● **Action item**
Could you restate the data word for word?

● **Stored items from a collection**
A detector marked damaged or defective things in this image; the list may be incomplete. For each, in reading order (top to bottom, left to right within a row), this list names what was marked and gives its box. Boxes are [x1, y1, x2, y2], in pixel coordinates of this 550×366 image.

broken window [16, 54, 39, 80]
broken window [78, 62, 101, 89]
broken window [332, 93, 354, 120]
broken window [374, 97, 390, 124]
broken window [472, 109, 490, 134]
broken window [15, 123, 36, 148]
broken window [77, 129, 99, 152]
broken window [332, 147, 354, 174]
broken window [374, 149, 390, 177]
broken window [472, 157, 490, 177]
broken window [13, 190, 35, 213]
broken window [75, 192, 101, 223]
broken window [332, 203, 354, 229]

● **Answer space**
A detector marked damaged or defective things in this image; the list may be incomplete. For each, in reading order (top to bottom, left to right within a row), this list names what was marked and gives its box. Boxes are [x1, y1, x2, y2], in pixel coordinates of this 550×366 image.

broken window [16, 54, 39, 80]
broken window [78, 62, 101, 89]
broken window [332, 93, 354, 120]
broken window [374, 97, 390, 124]
broken window [472, 109, 490, 134]
broken window [15, 123, 36, 148]
broken window [77, 129, 99, 152]
broken window [332, 147, 354, 174]
broken window [374, 149, 390, 177]
broken window [472, 157, 490, 177]
broken window [13, 190, 35, 213]
broken window [75, 192, 101, 223]
broken window [332, 203, 354, 229]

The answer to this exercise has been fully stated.